The Yargitay also severely criticized the government for the opportunistic manner in which it had abruptly sought to force through the lifting of the headscarf ban. In addition, it accused the AKP of disingenuously exploiting public support for partial changes to the current constitution while secretively drafting an entire new constitution. It warned that the AKP was engaged in a broader campaign to wear down the independence of the judiciary and undermine the “fundamental characteristics of the republic,” which it summarized as being “a democratic, secular state governed by the rule of law.” The statement also refuted suggestions that Yalcinkaya had acted on his own initiative, insisting that the application for the AKP closure was the product of an institutional rather than an individual initiative. It dismissed attacks on Yalcinkaya’s personal integrity and ideological independence as “incompatible with intelligence, logic and the law” (www.yargitay.gov.tr).

The Yargitay’s statement triggered a furious reaction from the AKP government, which described it as “undermining public trust in the judiciary.” Deputy Prime Minister Cemil Cicek bluntly declared that the Yargitay’s statement lacked “no democratic or legal legitimacy,” describing it as a “political statement which cannot be accepted” (Yeni Safak, Zaman, May 22). In response to the claim that the AKP was trying to erode the independence of the judiciary, he said that it was the Yargitay that had violated the division between judicial and executive powers, which is enshrined in the Turkish Constitution. Cicek accused the Yargitay of acting “like an opposition political party” and of trying to influence the Constitutional Court as it evaluates the evidence in the closure case against the AKP (Today’s Zaman, May 22).

At first sight, Cicek’s decision to react aggressively to the Yargitay’s statement rather than respond with a dignified silence might appear to be a miscalculation. Although the two bodies are distinct, the members of both the Constitutional Court and the Yargitay are drawn from the Turkish judiciary. Even if individuals disagree with each other over points of law, there is nevertheless a very strong sense of institutional solidarity. In such circumstances, attacking the one will not endear the AKP to the other.
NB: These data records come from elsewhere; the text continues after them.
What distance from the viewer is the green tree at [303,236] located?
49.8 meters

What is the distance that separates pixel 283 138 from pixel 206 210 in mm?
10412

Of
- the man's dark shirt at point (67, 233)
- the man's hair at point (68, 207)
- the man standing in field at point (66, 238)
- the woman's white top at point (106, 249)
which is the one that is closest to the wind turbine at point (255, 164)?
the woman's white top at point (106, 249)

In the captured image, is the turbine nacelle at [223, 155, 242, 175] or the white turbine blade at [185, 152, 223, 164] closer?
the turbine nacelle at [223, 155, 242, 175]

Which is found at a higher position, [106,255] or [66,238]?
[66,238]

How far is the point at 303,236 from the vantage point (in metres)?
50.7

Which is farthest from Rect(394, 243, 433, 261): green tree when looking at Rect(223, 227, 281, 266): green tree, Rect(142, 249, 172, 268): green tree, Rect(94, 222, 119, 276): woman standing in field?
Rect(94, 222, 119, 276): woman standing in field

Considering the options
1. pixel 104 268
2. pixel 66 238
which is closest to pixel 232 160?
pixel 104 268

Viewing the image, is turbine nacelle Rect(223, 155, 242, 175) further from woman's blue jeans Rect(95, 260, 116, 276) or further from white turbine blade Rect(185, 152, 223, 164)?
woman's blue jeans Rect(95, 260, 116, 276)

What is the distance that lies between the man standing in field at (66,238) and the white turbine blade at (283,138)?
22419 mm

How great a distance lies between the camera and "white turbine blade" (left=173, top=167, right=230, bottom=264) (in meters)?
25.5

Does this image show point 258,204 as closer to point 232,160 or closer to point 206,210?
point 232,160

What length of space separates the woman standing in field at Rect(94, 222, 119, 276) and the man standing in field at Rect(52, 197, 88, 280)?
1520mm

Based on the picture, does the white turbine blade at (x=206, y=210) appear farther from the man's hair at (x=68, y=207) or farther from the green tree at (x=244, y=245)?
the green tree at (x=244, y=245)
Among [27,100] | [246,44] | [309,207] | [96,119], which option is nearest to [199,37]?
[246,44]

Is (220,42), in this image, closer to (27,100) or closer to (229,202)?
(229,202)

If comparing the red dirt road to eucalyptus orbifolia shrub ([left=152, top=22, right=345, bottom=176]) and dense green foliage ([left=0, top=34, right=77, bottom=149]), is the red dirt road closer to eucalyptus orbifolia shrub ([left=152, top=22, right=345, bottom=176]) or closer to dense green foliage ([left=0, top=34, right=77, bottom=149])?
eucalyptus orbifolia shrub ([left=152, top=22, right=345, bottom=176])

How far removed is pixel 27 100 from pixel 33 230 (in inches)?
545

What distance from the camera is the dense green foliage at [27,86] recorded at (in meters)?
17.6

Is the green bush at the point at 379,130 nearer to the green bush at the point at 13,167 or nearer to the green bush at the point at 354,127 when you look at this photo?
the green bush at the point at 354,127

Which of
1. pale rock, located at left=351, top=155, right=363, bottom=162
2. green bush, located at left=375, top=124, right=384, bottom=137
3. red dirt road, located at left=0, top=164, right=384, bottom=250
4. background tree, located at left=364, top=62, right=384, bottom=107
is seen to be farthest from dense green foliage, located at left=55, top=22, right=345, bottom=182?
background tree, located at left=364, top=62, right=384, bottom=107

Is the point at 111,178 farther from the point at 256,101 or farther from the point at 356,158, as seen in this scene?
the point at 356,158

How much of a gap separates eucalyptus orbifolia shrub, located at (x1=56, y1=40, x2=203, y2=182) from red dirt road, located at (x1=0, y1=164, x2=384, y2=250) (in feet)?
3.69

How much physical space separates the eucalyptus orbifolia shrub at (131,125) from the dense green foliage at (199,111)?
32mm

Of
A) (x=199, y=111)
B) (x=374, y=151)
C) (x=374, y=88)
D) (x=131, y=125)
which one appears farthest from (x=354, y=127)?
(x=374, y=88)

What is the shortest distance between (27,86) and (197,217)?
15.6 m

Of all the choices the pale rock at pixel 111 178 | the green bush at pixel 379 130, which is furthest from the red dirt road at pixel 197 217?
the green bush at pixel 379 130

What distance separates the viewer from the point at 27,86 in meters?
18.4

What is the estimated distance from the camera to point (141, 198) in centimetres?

However, even if Prime Minister Recep Tayyip Erdogan continues to insist in public that he expects the Constitutional Court to issue a ruling in the closure case as early as July and that he is confident that the party will remain open, most leading members of the AKP privately believe that it is a question of when, not if, the party is likely to be closed down.

“If Prime Minister Erdogan is sincere when he says he believes the court will not close his party, he is alone in his judgment,” wrote columnist Fehmi Koru, a committed, and often combative, AKP supporter, who is very close to many in the party leadership. “Members of [Erdogan’s] council of ministers confide in their close friends, and almost all of them are negative in their expectations. I haven’t come across a single party member, neither senior nor junior, who predicts the survival of the AK Party. Once in a while their hope increases, only to be brought down again after hearing from more senior members” (Today’s Zaman, May 22).

As a result, fueling a confrontation with the judiciary may actually appear to be in the long-term interests of the current members of the AKP, inasmuch as it bolsters their contention that the closure case is not about Islam and secularism but a clash between a democratically-elected government and a handful of unelected reactionary officials. If they can succeed in this characterization, even if the AKP is eventually outlawed, any successor party will be able to base its popular appeal on a claim to democratic legitimacy rather than on potentially much more hazardous arguments about whether the AKP really did represent a threat to the traditional Turkish interpretation of secularism.